▶ _Image box annotation items_:
━━━━━━
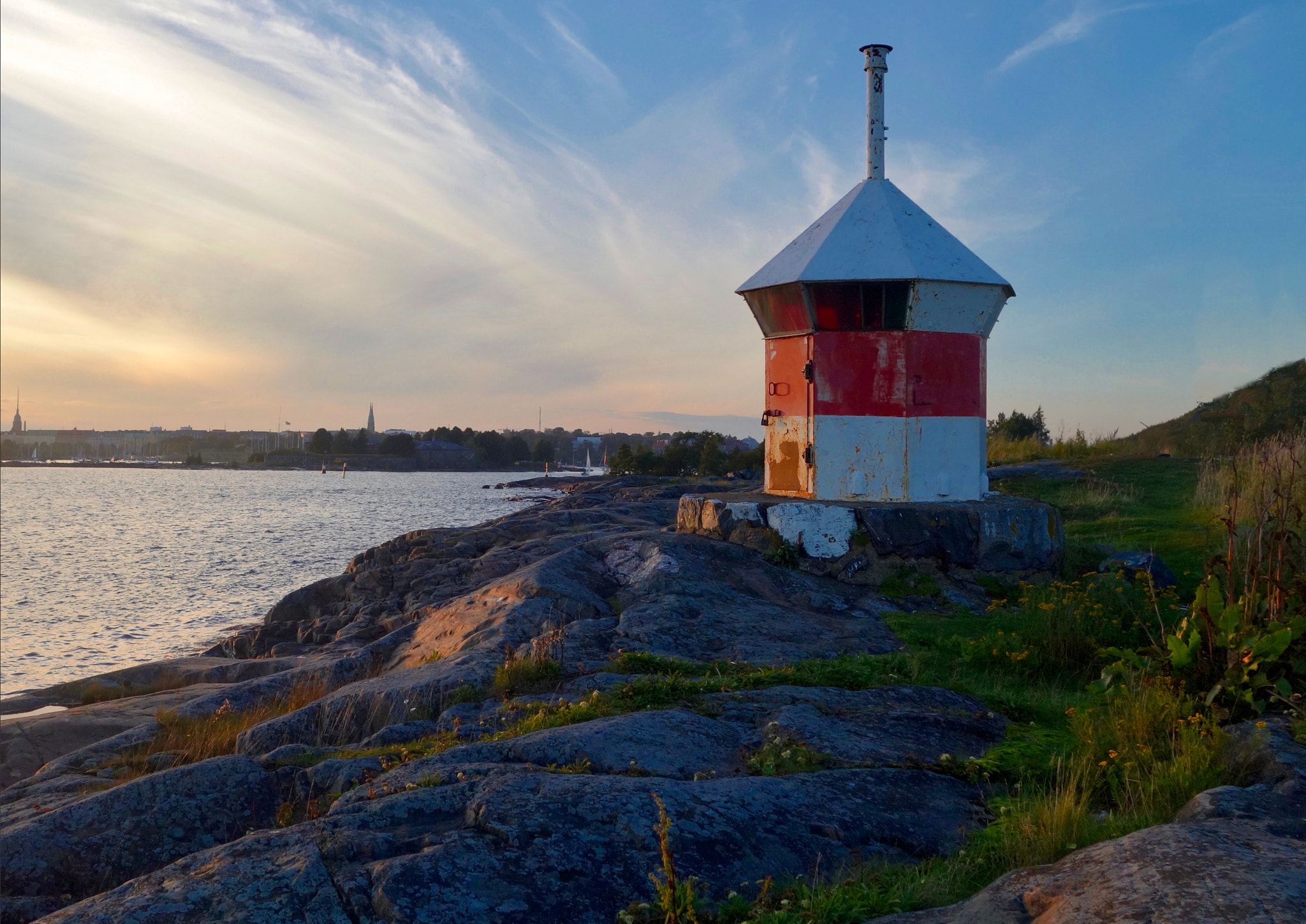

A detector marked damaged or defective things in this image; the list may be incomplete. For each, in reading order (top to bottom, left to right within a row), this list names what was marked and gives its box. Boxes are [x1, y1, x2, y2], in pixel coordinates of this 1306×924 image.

rusted metal door [760, 334, 811, 495]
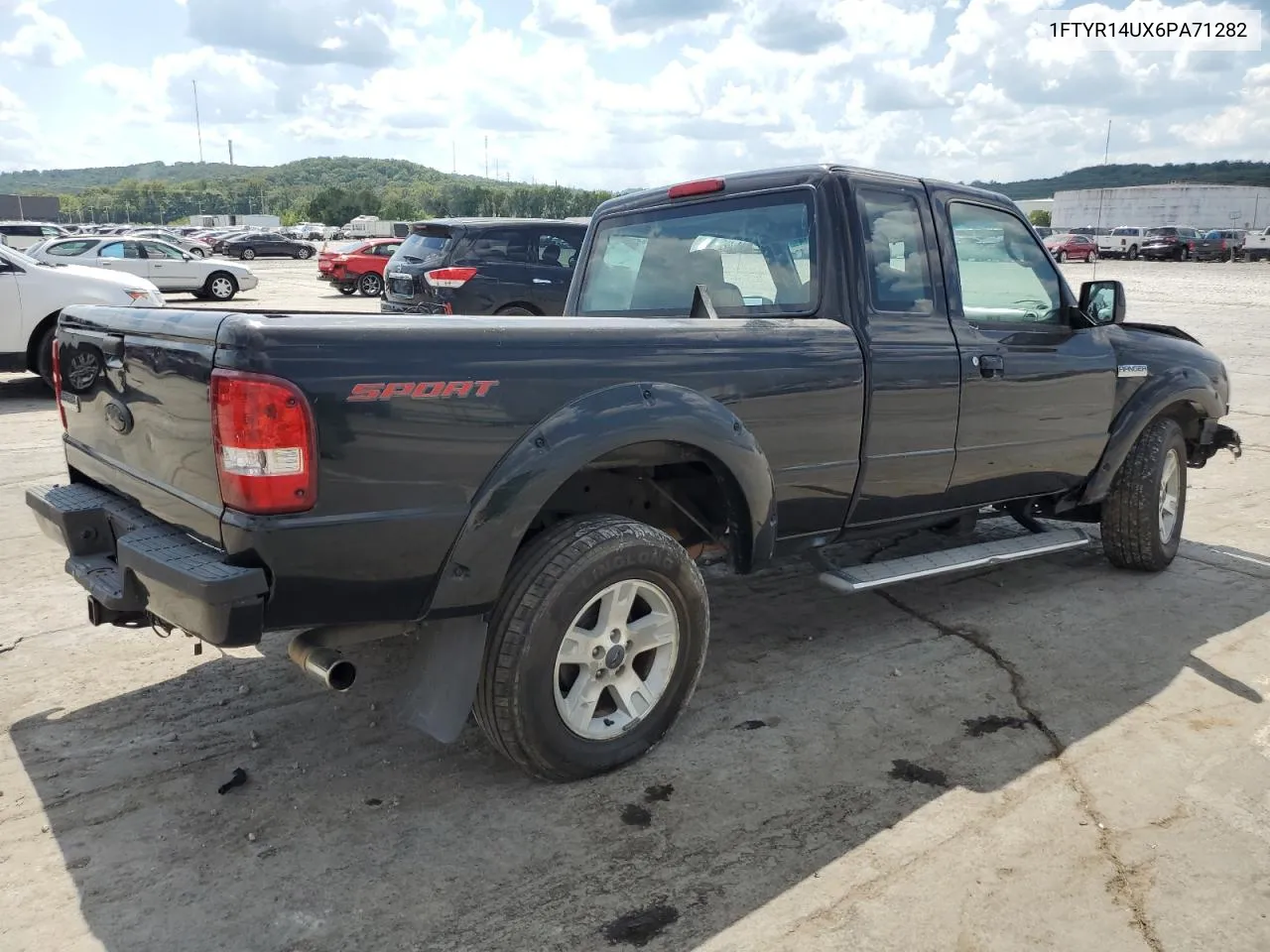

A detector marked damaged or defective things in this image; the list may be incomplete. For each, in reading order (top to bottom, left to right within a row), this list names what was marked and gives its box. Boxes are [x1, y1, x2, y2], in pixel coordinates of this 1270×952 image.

crack in concrete [878, 594, 1163, 949]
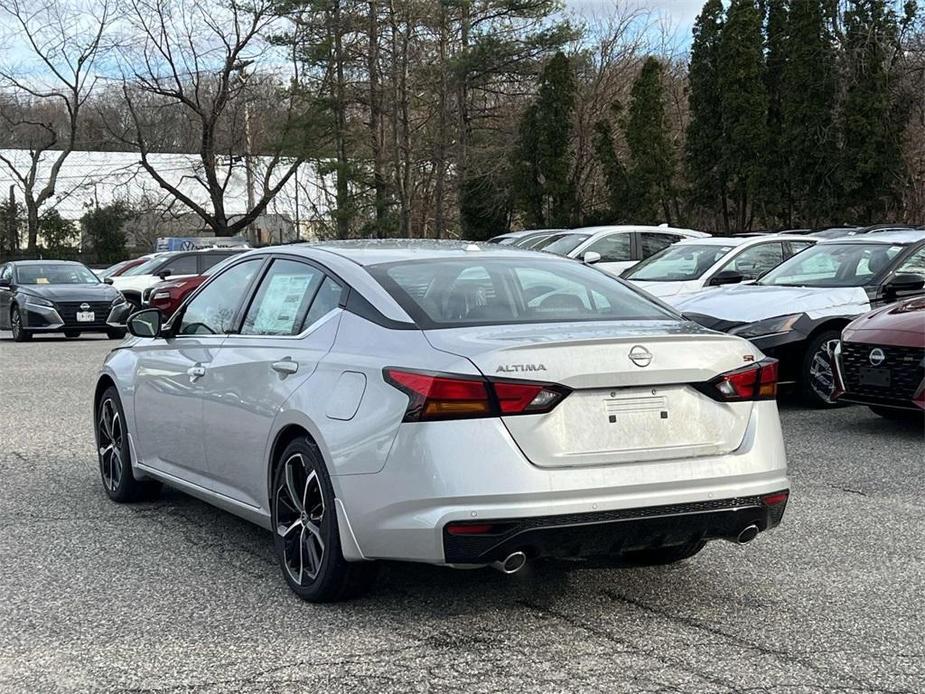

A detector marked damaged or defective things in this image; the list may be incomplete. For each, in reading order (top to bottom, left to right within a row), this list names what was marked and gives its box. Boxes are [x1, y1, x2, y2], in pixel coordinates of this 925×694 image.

cracked pavement [0, 334, 920, 692]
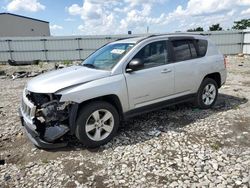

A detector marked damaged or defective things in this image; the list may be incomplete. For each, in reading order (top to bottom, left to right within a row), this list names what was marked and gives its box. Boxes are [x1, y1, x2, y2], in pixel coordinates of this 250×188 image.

crumpled hood [26, 65, 110, 93]
damaged front bumper [18, 89, 71, 149]
damaged front end [19, 88, 77, 148]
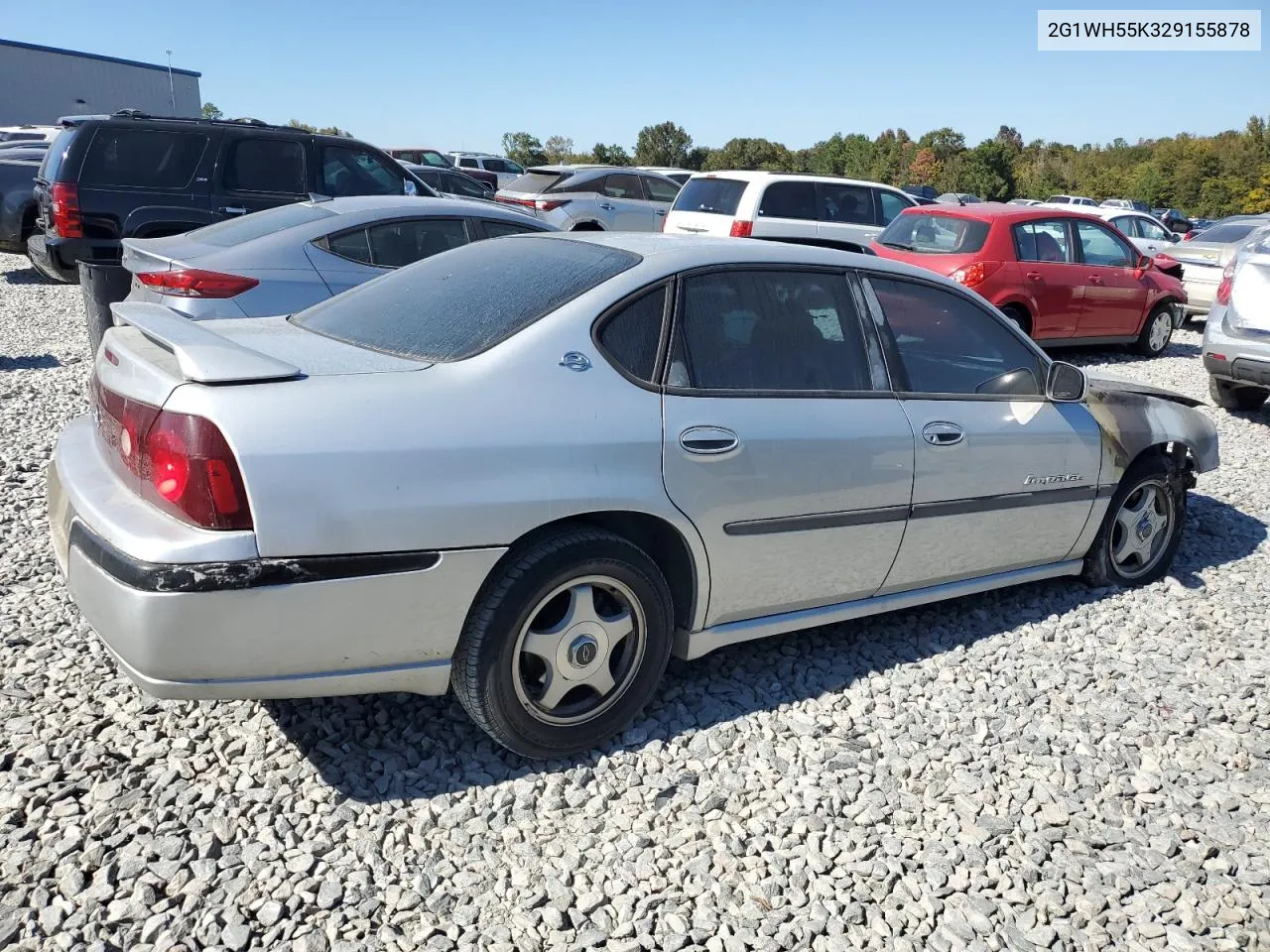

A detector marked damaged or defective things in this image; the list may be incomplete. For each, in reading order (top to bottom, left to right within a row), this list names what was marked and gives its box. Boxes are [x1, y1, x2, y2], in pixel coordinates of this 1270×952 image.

crumpled fender [1080, 371, 1222, 480]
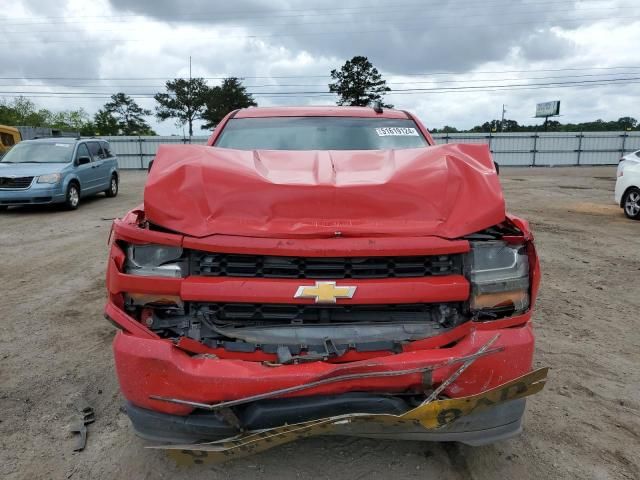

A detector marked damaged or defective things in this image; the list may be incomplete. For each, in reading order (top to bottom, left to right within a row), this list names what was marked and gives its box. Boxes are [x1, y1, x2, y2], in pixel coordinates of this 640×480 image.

crumpled hood [145, 143, 504, 239]
broken headlight [125, 244, 185, 278]
broken headlight [464, 242, 528, 316]
yellow bent metal debris [149, 368, 544, 464]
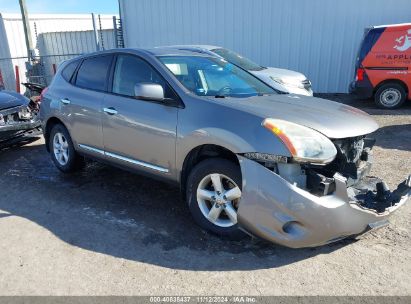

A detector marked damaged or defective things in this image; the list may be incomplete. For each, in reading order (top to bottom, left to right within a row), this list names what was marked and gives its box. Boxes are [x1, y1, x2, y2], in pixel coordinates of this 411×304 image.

damaged hood [0, 91, 29, 111]
damaged hood [225, 94, 380, 139]
damaged nissan rogue [39, 48, 411, 248]
broken headlight [264, 118, 338, 164]
crumpled front bumper [237, 156, 410, 248]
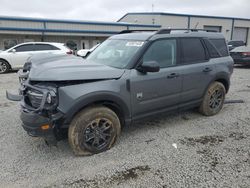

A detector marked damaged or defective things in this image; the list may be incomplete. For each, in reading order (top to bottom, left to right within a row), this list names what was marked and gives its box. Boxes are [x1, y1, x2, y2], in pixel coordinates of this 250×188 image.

dented hood [28, 57, 125, 81]
damaged front end [6, 75, 65, 145]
━━━━━━
▶ _WHAT YOU NEED TO DO_: Can you change "detector" to "classifier" in every item above and leave everything else as it is? Leave the pictures out of your answer.

▶ _RESPONSE TO THE EXERCISE_:
A classifier marked damaged or defective things in this image; the list may be incomplete. For each, in reading order (top to bottom, left to right within a row), this list names what was marked and gives its box. Boxes are [x1, y1, x2, y2], in pixel coordinates of this 1306×924 image.

rusted metal door [760, 334, 811, 495]

A classifier marked damaged or defective things in this image; the list may be incomplete. For each, in reading order (top to bottom, left to right within a row), this list names what was marked and gives its box. Boxes are [x1, y1, x2, y2], in pixel coordinates of this 1270×952 image.

crack in concrete [878, 594, 1163, 949]

A classifier marked damaged or defective things in this image; the list may be incomplete. For each, in reading order (top to bottom, left to right within a row), this list names what was marked and gives its box. Boxes are [x1, y1, x2, y2], in pixel coordinates of this 925×694 image.

cracked pavement [0, 334, 920, 692]

A classifier marked damaged or defective things in this image; the list may be incomplete. For each, in reading order (top to bottom, left to right within a row), this list names what was marked and gives its box. Boxes are [x1, y1, x2, y2], in pixel coordinates of this 250×188 image.

crumpled hood [26, 65, 110, 93]
damaged front bumper [18, 89, 71, 149]
damaged front end [19, 88, 77, 148]

A classifier marked damaged or defective things in this image; the list may be incomplete. For each, in reading order (top to bottom, left to right within a row), this list names what was marked and gives its box. Boxes are [x1, y1, x2, y2], in pixel coordinates of this 1270×952 image.

crumpled fender [1080, 371, 1222, 480]

A classifier marked damaged or defective things in this image; the list may be incomplete. For each, in reading order (top to bottom, left to right within a row), this list names what was marked and gives its box. Boxes are [x1, y1, x2, y2], in pixel coordinates of this 640×480 image.

crumpled hood [145, 143, 504, 239]
broken headlight [125, 244, 185, 278]
broken headlight [464, 242, 528, 316]
yellow bent metal debris [149, 368, 544, 464]

A classifier marked damaged or defective things in this image; the list may be incomplete. For each, in reading order (top to bottom, left to right within a row), this list names what was marked and gives its box. Boxes are [x1, y1, x2, y2], in pixel coordinates of this 411×304 image.

damaged hood [0, 91, 29, 111]
damaged hood [225, 94, 380, 139]
damaged nissan rogue [39, 48, 411, 248]
broken headlight [264, 118, 338, 164]
crumpled front bumper [237, 156, 410, 248]

A classifier marked damaged or defective things in this image; the list may be incomplete. For each, in reading order (top to bottom, left to right within a row), this list names what was marked and gives its box. Boxes are [x1, y1, x2, y2], in pixel coordinates of this 250×188 image.

dented hood [28, 57, 125, 81]
damaged front end [6, 75, 65, 145]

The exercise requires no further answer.